Fitting single-season occupancy models in R

occupancy

maximum likelihood

detection probability

ecology tutorial

Build the MacKenzie occupancy likelihood from scratch and fit it with optim to separate true site occupancy from detection probability, using base R only.

Author

Tidy Ecology

Published

2026-07-02

A companion tutorial showed that counting the sites where a species was detected underestimates how widespread it is, because a quiet site looks the same as an empty one. The repeat visits you make to each site are what rescue the estimate: the sequence of detections and blanks across visits tells you how often the species is missed, and from that you can back out how many silent sites were occupied all along.

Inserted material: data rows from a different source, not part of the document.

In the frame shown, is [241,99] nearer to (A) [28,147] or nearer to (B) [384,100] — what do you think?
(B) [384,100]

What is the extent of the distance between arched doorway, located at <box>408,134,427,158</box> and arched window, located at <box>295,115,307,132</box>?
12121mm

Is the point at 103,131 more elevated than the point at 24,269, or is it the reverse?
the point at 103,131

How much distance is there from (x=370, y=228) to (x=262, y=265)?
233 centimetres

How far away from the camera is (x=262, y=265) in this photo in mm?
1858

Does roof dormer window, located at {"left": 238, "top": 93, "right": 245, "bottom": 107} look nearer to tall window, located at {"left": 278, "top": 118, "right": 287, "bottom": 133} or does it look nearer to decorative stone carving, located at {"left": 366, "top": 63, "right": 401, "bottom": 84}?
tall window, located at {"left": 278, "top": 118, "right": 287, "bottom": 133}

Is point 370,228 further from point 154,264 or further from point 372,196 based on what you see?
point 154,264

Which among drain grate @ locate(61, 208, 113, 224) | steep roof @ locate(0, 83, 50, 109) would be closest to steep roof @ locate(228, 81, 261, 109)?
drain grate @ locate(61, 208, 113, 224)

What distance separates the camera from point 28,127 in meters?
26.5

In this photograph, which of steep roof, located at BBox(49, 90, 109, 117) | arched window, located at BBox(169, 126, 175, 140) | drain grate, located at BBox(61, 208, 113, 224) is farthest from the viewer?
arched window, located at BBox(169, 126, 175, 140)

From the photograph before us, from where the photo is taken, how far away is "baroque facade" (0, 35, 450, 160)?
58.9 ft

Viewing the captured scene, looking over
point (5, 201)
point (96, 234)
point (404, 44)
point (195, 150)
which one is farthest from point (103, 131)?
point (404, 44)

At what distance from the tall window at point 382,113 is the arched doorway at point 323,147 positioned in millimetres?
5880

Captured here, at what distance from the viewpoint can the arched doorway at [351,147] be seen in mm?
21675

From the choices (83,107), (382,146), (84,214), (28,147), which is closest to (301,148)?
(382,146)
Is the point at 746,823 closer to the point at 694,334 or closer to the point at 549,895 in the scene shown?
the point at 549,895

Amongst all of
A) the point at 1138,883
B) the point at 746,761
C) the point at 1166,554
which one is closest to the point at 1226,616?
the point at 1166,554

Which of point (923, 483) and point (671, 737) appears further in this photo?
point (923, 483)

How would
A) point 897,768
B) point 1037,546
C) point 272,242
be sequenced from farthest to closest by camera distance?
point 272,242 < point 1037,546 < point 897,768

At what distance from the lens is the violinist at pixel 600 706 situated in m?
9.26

This post writes the single-season occupancy likelihood by hand and fits it with optim. No specialised package is needed. Working through the likelihood makes clear what the model assumes and why it can separate occupancy from detection at all.

The same simulated data

We reuse the landscape from the detection-bias tutorial: 200 sites, true occupancy psi = 0.55, per-visit detection p = 0.30, four visits each. Naive occupancy came out at 0.48 against a realised truth of 0.605.

set.seed(2026)
R <- 200L; K <- 4L; psi_true <- 0.55; p_true <- 0.30
z <- rbinom(R, 1, psi_true)
y <- matrix(rbinom(R * K, 1, z * p_true), nrow = R, ncol = K)
d <- rowSums(y)                # detections per site
mean(d >= 1)                   # naive occupancy

[1] 0.48

The likelihood, site by site

Each site contributes one term to the likelihood, and there are only two cases.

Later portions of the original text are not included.